WASHINGTON — The same day Kilauea shot ash 30,000 feet into the air on Hawaii’s Big Island, the U.S. Senate passed bipartisan legislation that aims to create an early warning system for volcanoes.
Thursday’s eruption was the impetus for bringing the bill to the floor for a vote.
The legislation, which still must pass the House and be signed by President Donald Trump, directs the U.S. Geological Survey to create a new federal “volcano watch office” that would monitor active volcanoes in the U.S. and its territories on a 24/7 basis.
Kilauea helped Congress bridge the partisan divide in Congress.
Anthony Quintano/Civil Beat
Such observatories already exist in Hawaii, Alaska, California, Wyoming and Washington, but the legislation would upgrade and integrate the systems, expand the number of volcanoes that are monitored and create a grant program that would support research into emergency technologies.
“Volcanic eruptions, like the one in Hawaii and the one earlier this month at Cleveland Volcano in Alaska, are vivid reminders of why it is so critical to have continuous and reliable monitoring systems,” U.S. Sen. Lisa Murkowski said in a statement after Thursday’s vote.
Murkowski, a Republican who represents Alaska, introduced the bill in February 2017. It was co-sponsored by U.S. Sens. Mazie Hirono, of Hawaii, and Maria Cantwell, of Washington, both of whom are Democrats.
According to the USGS, there are 169 potentially active volcanoes in the U.S. with most of them in Alaska. The Cleveland Volcano, which Murkowski mentioned in her statement, is located in the Aleutian Islands earlier this month, spewing ash 22,000 feet into the air.
Recent activity at Kilauea displaced more than 2,000 residents and consumed dozens of homes.

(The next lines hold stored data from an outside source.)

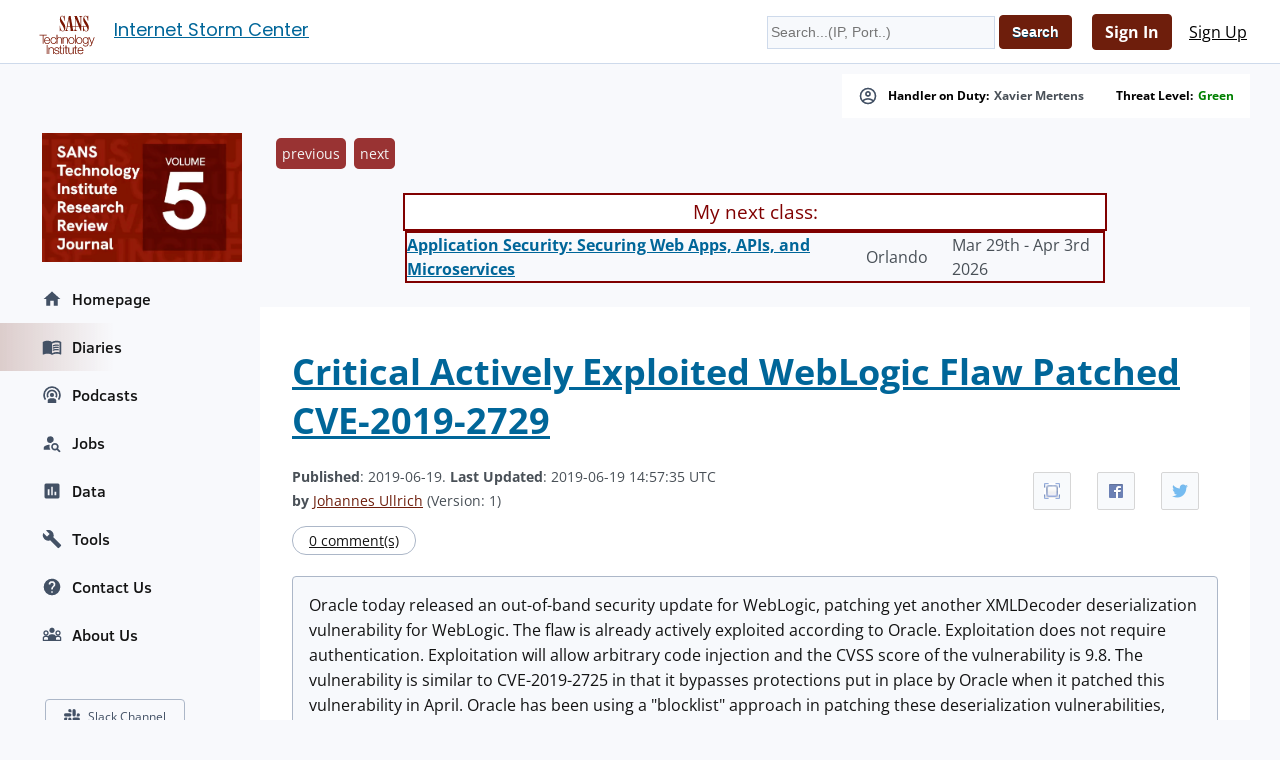

--- FILE ---
content_type: application/javascript; charset=utf-8
request_url: https://isc.sans.edu/js/diarycount.js?diary=25050
body_size: -393
content:
function findGetParameter(parameterName) {
    var result = null,
        tmp = [];
    location.search
        .substr(1)
        .split("&")
        .forEach(function (item) {
          tmp = item.split("=");
          if (tmp[0] === parameterName) result = decodeURIComponent(tmp[1]);
        });
    return result;
}
diaryid = findGetParameter('diary');
if (! Number.isInteger(diaryid) ) {
  diaryid = 0;
}
fetch('/api/count?json&r='+Math.random()+'&count='+uuid+'&diary='+diaryid)
    .then(response => response.json());

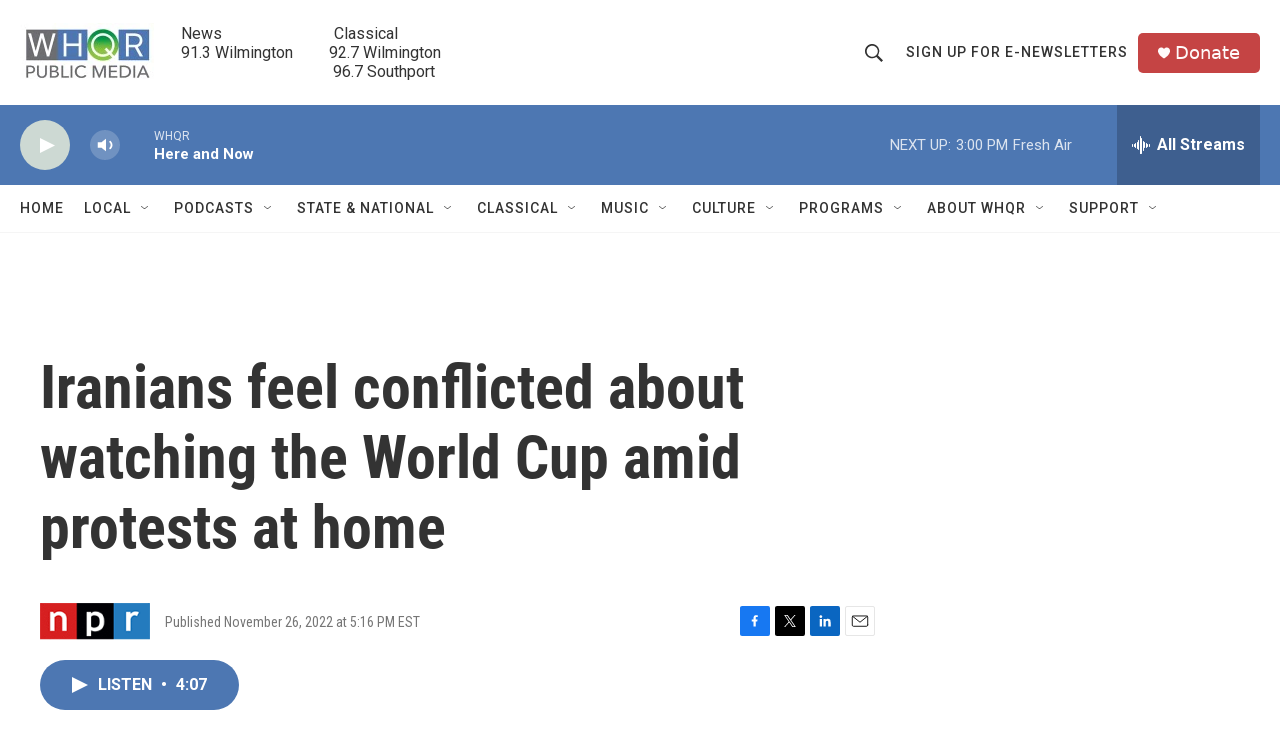

--- FILE ---
content_type: text/html; charset=utf-8
request_url: https://www.google.com/recaptcha/api2/aframe
body_size: 268
content:
<!DOCTYPE HTML><html><head><meta http-equiv="content-type" content="text/html; charset=UTF-8"></head><body><script nonce="zudhQs9N3H-HbqXmGAsKrQ">/** Anti-fraud and anti-abuse applications only. See google.com/recaptcha */ try{var clients={'sodar':'https://pagead2.googlesyndication.com/pagead/sodar?'};window.addEventListener("message",function(a){try{if(a.source===window.parent){var b=JSON.parse(a.data);var c=clients[b['id']];if(c){var d=document.createElement('img');d.src=c+b['params']+'&rc='+(localStorage.getItem("rc::a")?sessionStorage.getItem("rc::b"):"");window.document.body.appendChild(d);sessionStorage.setItem("rc::e",parseInt(sessionStorage.getItem("rc::e")||0)+1);localStorage.setItem("rc::h",'1769457351634');}}}catch(b){}});window.parent.postMessage("_grecaptcha_ready", "*");}catch(b){}</script></body></html>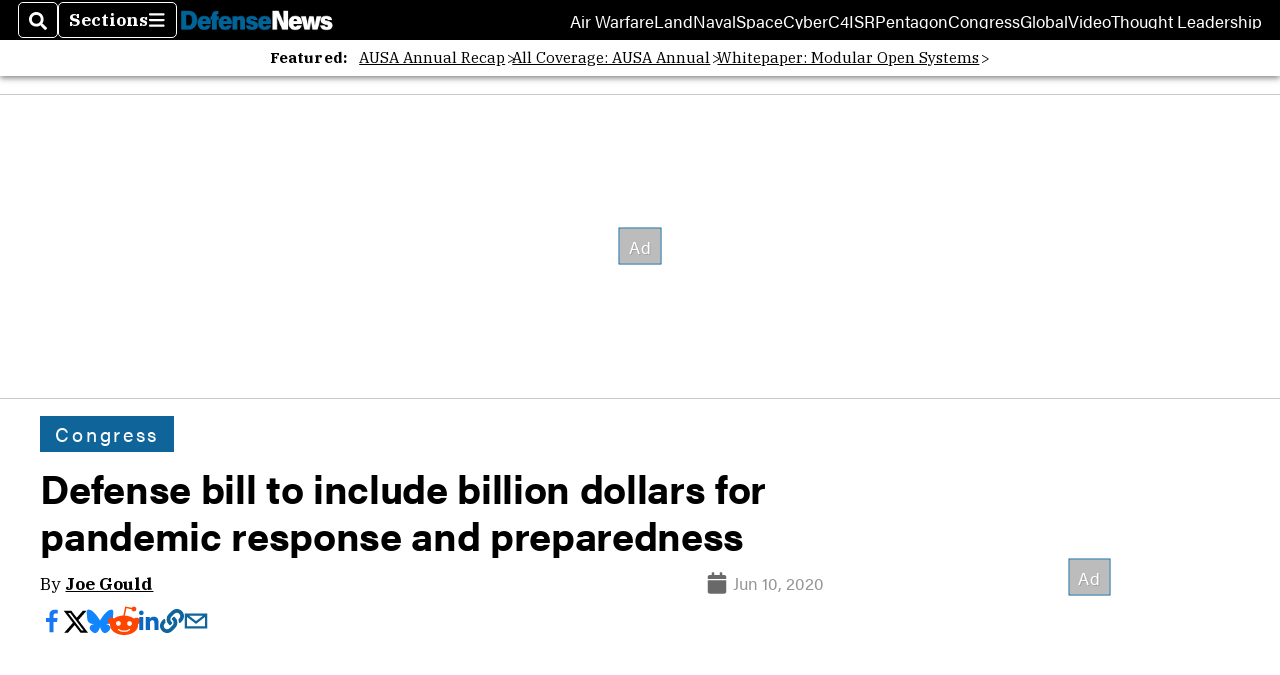

--- FILE ---
content_type: text/html; charset=utf-8
request_url: https://www.google.com/recaptcha/api2/aframe
body_size: 268
content:
<!DOCTYPE HTML><html><head><meta http-equiv="content-type" content="text/html; charset=UTF-8"></head><body><script nonce="IeUXW0AC2x_VxH_ZQIEA2g">/** Anti-fraud and anti-abuse applications only. See google.com/recaptcha */ try{var clients={'sodar':'https://pagead2.googlesyndication.com/pagead/sodar?'};window.addEventListener("message",function(a){try{if(a.source===window.parent){var b=JSON.parse(a.data);var c=clients[b['id']];if(c){var d=document.createElement('img');d.src=c+b['params']+'&rc='+(localStorage.getItem("rc::a")?sessionStorage.getItem("rc::b"):"");window.document.body.appendChild(d);sessionStorage.setItem("rc::e",parseInt(sessionStorage.getItem("rc::e")||0)+1);localStorage.setItem("rc::h",'1766770910355');}}}catch(b){}});window.parent.postMessage("_grecaptcha_ready", "*");}catch(b){}</script></body></html>

--- FILE ---
content_type: application/javascript; charset=utf-8
request_url: https://fundingchoicesmessages.google.com/f/AGSKWxVSo8lFFaQsc3vN47Zy6iNefil8p13PhiU1k_xUTdXxXuq5dTPnfDsCzzA9f0sTIdiRBcewuiguGEamy7R-j3TOXRM3Wbg27DO3AFObuLN5kcWcQzzovh409Ffubt7_lfPV5DsBkK62TtDIzUURItbGjFz68SUfco1yB6K-TNvrZgG5YxeDy3BpTe3s/__top_ad./getAd;/150-500./miva_ads./centerads.
body_size: -1290
content:
window['fb433595-eeff-4e74-afa3-370ba13becef'] = true;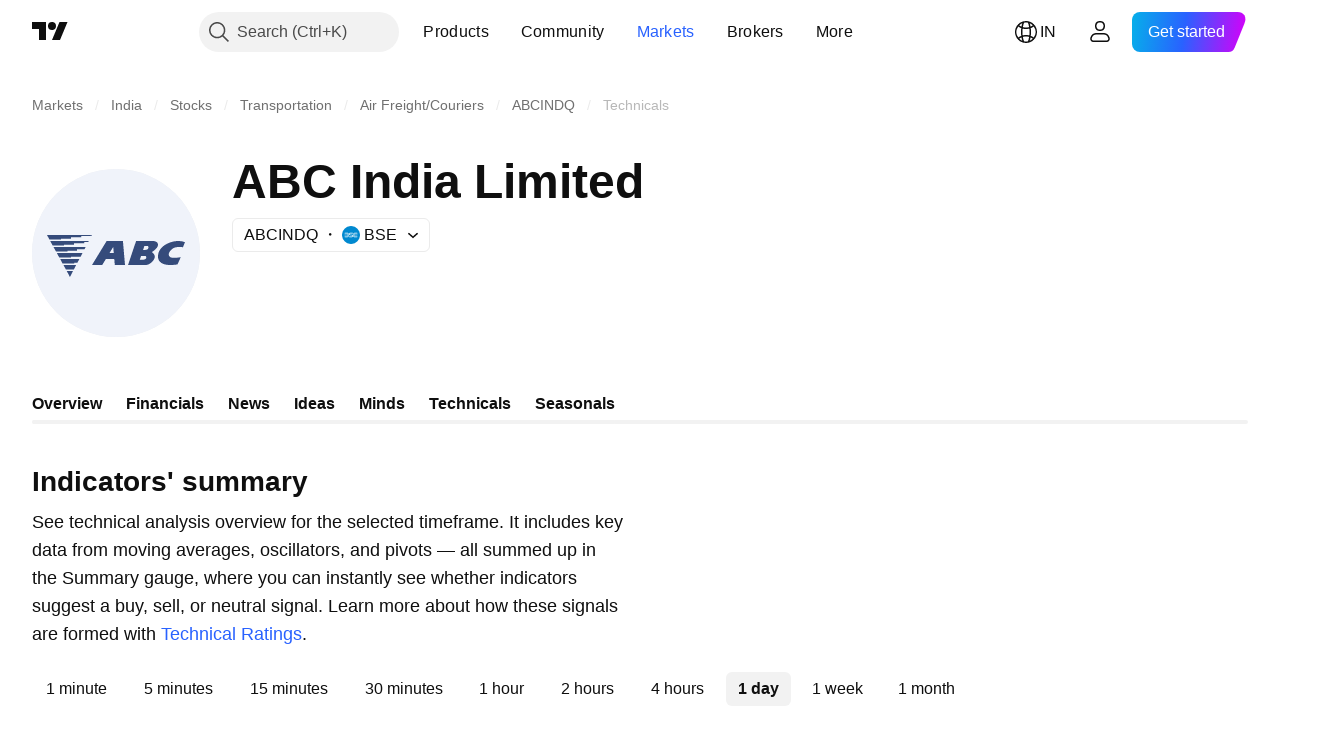

--- FILE ---
content_type: image/svg+xml
request_url: https://s3-symbol-logo.tradingview.com/abc-india-ltd--big.svg
body_size: 419
content:
<!-- by TradingView --><svg width="56" height="56" viewBox="0 0 56 56" xmlns="http://www.w3.org/2000/svg"><path fill="#F0F3FA" d="M0 0h56v56H0z"/><path d="M20 22H5l.82 1.54H9.7v-.33H13v-.43h3.45v-.47l3.44-.02L20 22ZM18.95 24H6.08l.82 1.54h3.8v-.33H14v-.43h3.45v-.47l1.36-.02.14-.29ZM17.88 26H7.16l.86 1.54h3.8v-.33H15v-.43h2.5l.38-.78ZM16.85 28H8.27l.84 1.54H13v-.33h3.23l.62-1.21ZM15.8 30H9.41l.8 1.54h3.9v-.33h1.04L15.8 30ZM14.73 32h-4.24l.83 1.53h2.62l.79-1.53ZM11.59 34h2.1l-1.05 2-1.05-2ZM24.88 24h5.43l.69 8h-3.4l-.17-2h-2.8l-1.23 2H20l4.88-8Zm.96 4h1.41l-.17-2.03L25.84 28ZM37.07 24H34.7L32 32h5.99c1.24 0 2.95-1.59 2.95-2.76 0-.74-.67-1.34-1-1.55.69-.4 2.06-1.45 2.06-2.41 0-.97-1.02-1.26-1.52-1.28h-3.41Zm-.05 3 .45-1.34h1.05c.1 0 .29.13.29.51 0 .74-.84.83-1.8.83Zm-1.09 3.23.41-1.23h1.46c.09.01.28.13.28.52 0 .69-.89.76-1.88.76a.68.68 0 0 1-.27-.05ZM51 24.39l-.67 1.68c-.25-.03-.93-.07-1.6-.07-2.28 0-3.16 1.97-3.16 2.42 0 .46.25 1.2 1.65 1.2 1.12 0 2.05-.17 2.38-.25L48.5 31.8c-.31.07-1.26.2-2.52.2-2.55 0-3.99-1.07-3.99-2.8 0-3.6 4.3-5.2 6.65-5.2a5.9 5.9 0 0 1 2.35.39Z" fill="#354B7B"/></svg>

--- FILE ---
content_type: application/javascript; charset=utf-8
request_url: https://static.tradingview.com/static/bundles/en.55512.347ac4636eb6803f855f.js
body_size: 1246
content:
(self.webpackChunktradingview=self.webpackChunktradingview||[]).push([[55512,63173,83821,37117,44070],{523700:o=>{o.exports=["Be warned"]},695879:o=>{o.exports=["N"]},355777:o=>{o.exports=["B"]},992949:o=>{o.exports=["S"]},38691:o=>{o.exports=["D"]},977995:o=>{o.exports=["M"]},307408:o=>{o.exports=["W"]},438048:o=>{o.exports=["h"]},768430:o=>{o.exports=["m"]},280903:o=>{o.exports=["Buy"]},147094:o=>{o.exports=["Neutral"]},71780:o=>{o.exports=["Sell"]},632309:o=>{o.exports=["Strong Buy"]},488234:o=>{o.exports=["Strong Sell"]},948826:o=>{o.exports=["Strong buy"]},652042:o=>{o.exports=["Strong sell"]},961333:o=>{o.exports=["Bull Bear Power"]},893733:o=>{o.exports=["Commodity Channel Index (20)"]},535808:o=>{o.exports=["Camarilla"]},741050:o=>{o.exports=["Classic"]},28923:o=>{o.exports=["Action"]},500627:o=>{o.exports=["Average Directional Index (14)"]},510206:o=>{o.exports=["Awesome Oscillator"]},218130:o=>{o.exports=["DM"]},513079:o=>{o.exports=["Exponential Moving Average ({number})"]},26578:o=>{o.exports=["Fibonacci"]},259504:o=>{o.exports=["Frequently Asked Questions"]},582876:o=>{o.exports=["Hmm. It looks like technical data isn't available for this symbol"]},831572:o=>{o.exports=["Hull Moving Average (9)"]},136351:o=>{o.exports=["Indicators' summary"]},286153:o=>{o.exports=["Ichimoku Base Line (9, 26, 52, 26)"]},749128:o=>{o.exports=["Oscillators"]},869945:o=>{o.exports=["Oscillators Rating"]},526469:o=>{o.exports=["MACD Level (12, 26)"]},72543:o=>{o.exports=["Moving Averages"]},510759:o=>{o.exports=["Moving Averages Rating"]},468222:o=>{o.exports=["Momentum (10)"]},437117:o=>{o.exports=["More"]},399709:o=>{o.exports=["Name"]},724936:o=>{o.exports=["Show definition"]},141337:o=>{o.exports=["Simple Moving Average ({number})"]},855483:o=>{o.exports=["Stochastic %K (14, 3, 3)"]},209288:o=>{o.exports=["Stochastic RSI Fast (3, 3, 14, 14)"]},821778:o=>{o.exports=["Summary"]},938778:o=>{o.exports=["Pivot"]},197758:o=>{o.exports=["Pivot Camarilla P"]},962748:o=>{o.exports=["Pivot Camarilla R1"]},518732:o=>{o.exports=["Pivot Camarilla R2"]},879438:o=>{o.exports=["Pivot Camarilla R3"]},28429:o=>{o.exports=["Pivot Camarilla S1"]},128938:o=>{o.exports=["Pivot Camarilla S2"]},142703:o=>{o.exports=["Pivot Camarilla S3"]},654807:o=>{o.exports=["Pivot Classic P"]},232015:o=>{o.exports=["Pivot Classic R1"]},974467:o=>{o.exports=["Pivot Classic R2"]},903801:o=>{o.exports=["Pivot Classic R3"]},223647:o=>{o.exports=["Pivot Classic S1"]},403135:o=>{o.exports=["Pivot Classic S2"]},540685:o=>{o.exports=["Pivot Classic S3"]},695847:o=>{o.exports=["Pivot DM P"]},742575:o=>{o.exports=["Pivot DM R1"]},46685:o=>{o.exports=["Pivot DM S1"]},628462:o=>{o.exports=["Pivot Fibonacci P"]},992200:o=>{o.exports=["Pivot Fibonacci R1"]},530871:o=>{o.exports=["Pivot Fibonacci R2"]},693496:o=>{o.exports=["Pivot Fibonacci R3"]},990180:o=>{o.exports=["Pivot Fibonacci S1"]},79698:o=>{o.exports=["Pivot Fibonacci S2"]},4937:o=>{o.exports=["Pivot Fibonacci S3"]},357527:o=>{o.exports=["Pivot Woodie P"]},192732:o=>{o.exports=["Pivot Woodie R1"]},574023:o=>{
o.exports=["Pivot Woodie R2"]},212993:o=>{o.exports=["Pivot Woodie R3"]},536510:o=>{o.exports=["Pivot Woodie S1"]},203566:o=>{o.exports=["Pivot Woodie S2"]},891660:o=>{o.exports=["Pivot Woodie S3"]},289735:o=>{o.exports=["Pivots"]},787364:o=>{o.exports=["Read more in the {link}Terms of Use{/link}."]},444554:o=>{o.exports=["Relative Strength Index (14)"]},693539:o=>{o.exports=["Woodie"]},31110:o=>{o.exports=["Williams Percent Range (14)"]},584185:o=>{o.exports=["Technical Ratings"]},489415:o=>{o.exports=["Technical Rating"]},154820:o=>{o.exports=["This info isn't a recommendation for what you should personally do, so please don't take the data as investment advice. As with any trade, always look first, then leap."]},297506:o=>{o.exports=["Ultimate Oscillator (7, 14, 28)"]},991039:o=>{o.exports=["Volume Weighted Moving Average (20)"]},351514:o=>{o.exports=["Value"]},839501:o=>{o.exports=["{number} day","{number} days"]},844646:o=>{o.exports=["{number} hour","{number} hours"]},277186:o=>{o.exports=["{number} month","{number} months"]},532547:o=>{o.exports=["{number} minute","{number} minutes"]},866138:o=>{o.exports=["{number} week","{number} weeks"]}}]);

It’s also been the subject of high profile media coverage that’s reached beyond Hawaii.
“Scientists at the Hawaiian Volcano Observatory are working around the clock to provide critical, up-to-date information to keep Hawaii Island residents safe,” Hirono said in a written statement about the legislation that passed Thursday.
“This bipartisan bill supports their important efforts by updating and unifying the five volcano observatories across the nation and creating a grant program to support monitoring research and technology development.”
The Congressional Budget Office estimates that if the legislation passed Thursday were implemented it would cost $55 million between 2018 and 2022.